## Instruction
Transcribe the text of every record below word for word, leaving the pictures out of your answer.
--- Recorded information Enclosed Below ---
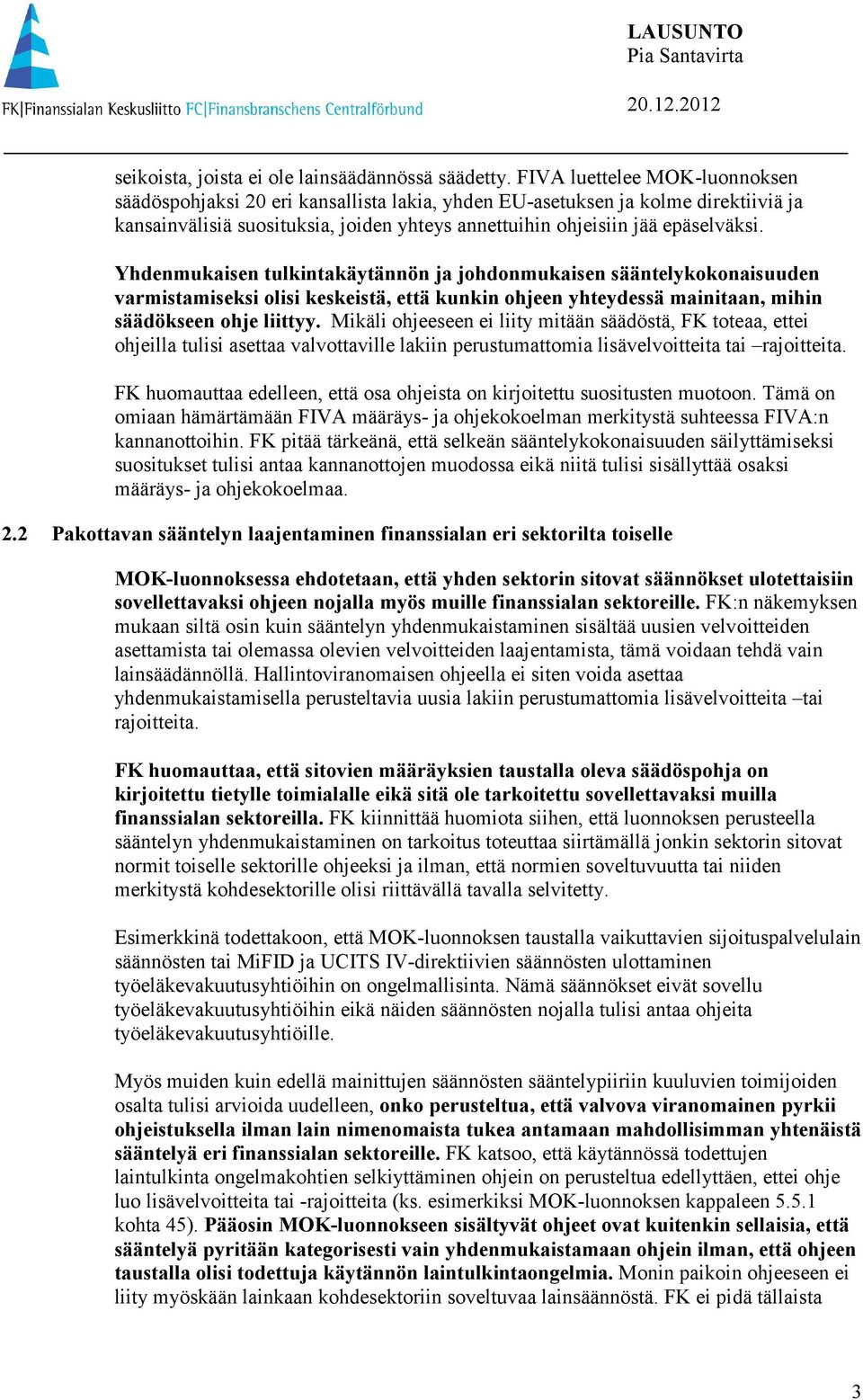 Yhdenmukaisen tulkintakäytännön ja johdonmukaisen sääntelykokonaisuuden varmistamiseksi olisi keskeistä, että kunkin ohjeen yhteydessä mainitaan, mihin säädökseen ohje liittyy.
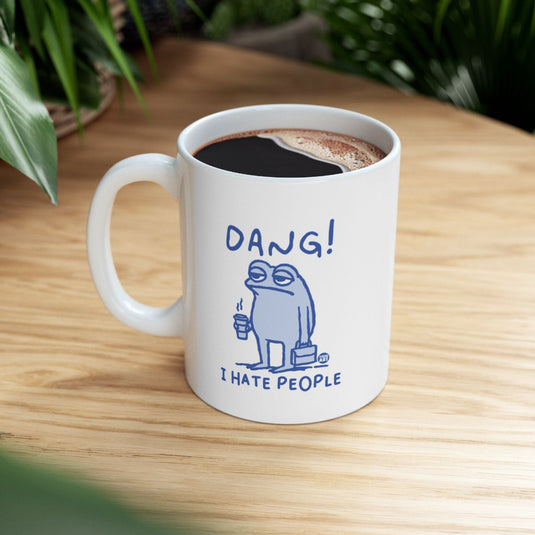 Dang I Hate People Funny Coffee Mug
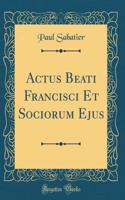 Actus Beati Francisci Et Sociorum Ejus (Classic Reprint)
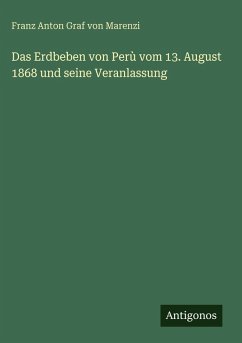 Cover Das Erdbeben von Perù vom 13. August 1868 und seine Veranlassung
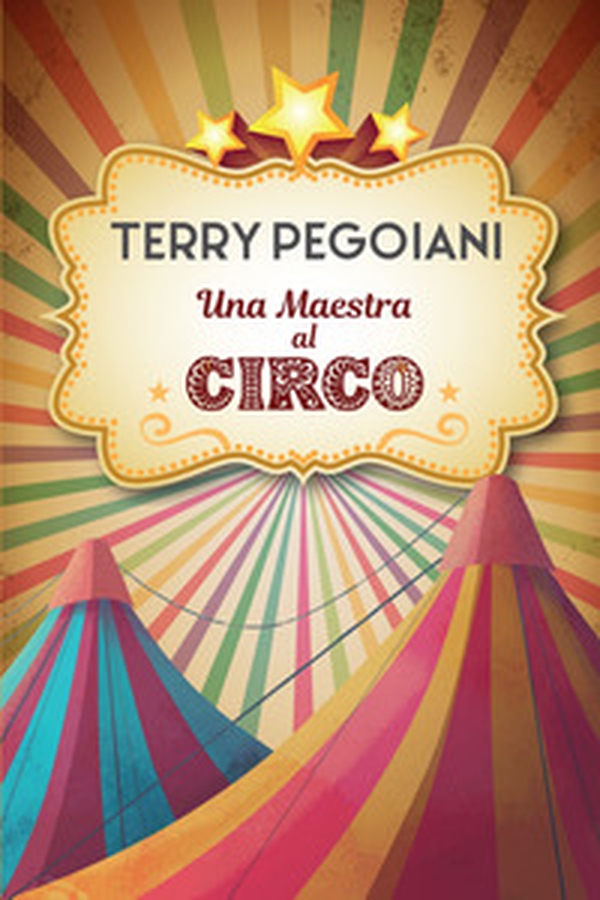 Una maestra al circo - Librerie.coop Una maestra al circo - Librerie.coop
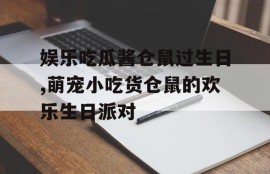 娱乐吃瓜酱仓鼠过生日,萌宠小吃货仓鼠的欢乐生日派对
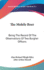 The Mobile Boer: Being The Record Of The Observations Of Two Burgher Officers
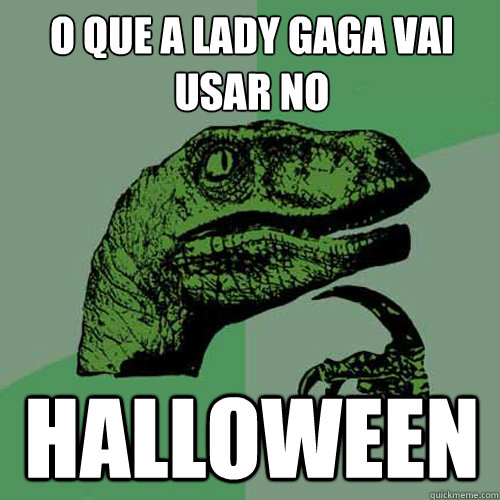 O que a lady gaga vai usar no  Halloween  Philosoraptor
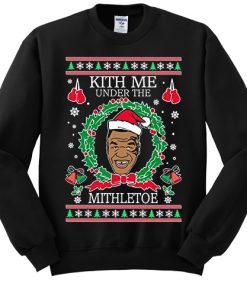 Ugly Christmas Sweater Mike Tyson Kith Me Under The Mithletoe sweatshirt RF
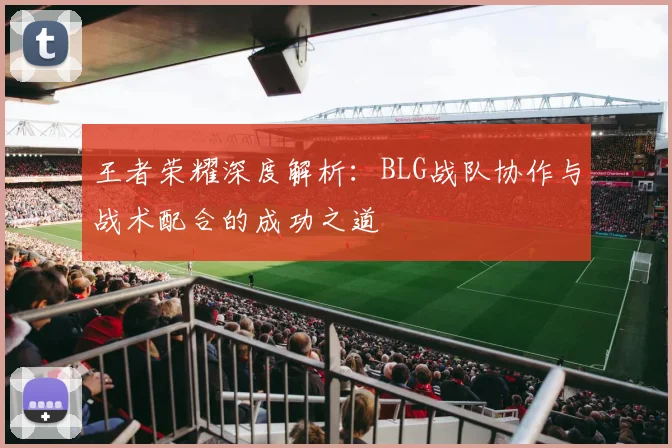 王者荣耀深度解析:BLG战队协作与战术配合的成功之道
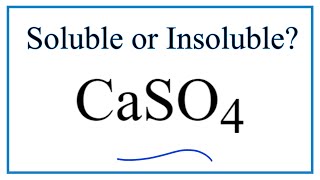 Is CaSO4 Soluble or Insoluble in Water?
--- End of Enclosed Recorded information ---
## Completed exercise
 Yhdenmukaisen tulkintakäytännön ja johdonmukaisen sääntelykokonaisuuden varmistamiseksi olisi keskeistä, että kunkin ohjeen yhteydessä mainitaan, mihin säädökseen ohje liittyy.
 Dang I Hate People Funny Coffee Mug
 Actus Beati Francisci Et Sociorum Ejus (Classic Reprint)
 Cover Das Erdbeben von Perù vom 13. August 1868 und seine Veranlassung
 Una maestra al circo - Librerie.coop Una maestra al circo - Librerie.coop
 娱乐吃瓜酱仓鼠过生日,萌宠小吃货仓鼠的欢乐生日派对
 The Mobile Boer: Being The Record Of The Observations Of Two Burgher Officers
 O que a lady gaga vai usar no  Halloween  Philosoraptor
 Ugly Christmas Sweater Mike Tyson Kith Me Under The Mithletoe sweatshirt RF
 王者荣耀深度解析:BLG战队协作与战术配合的成功之道
 Is CaSO4 Soluble or Insoluble in Water?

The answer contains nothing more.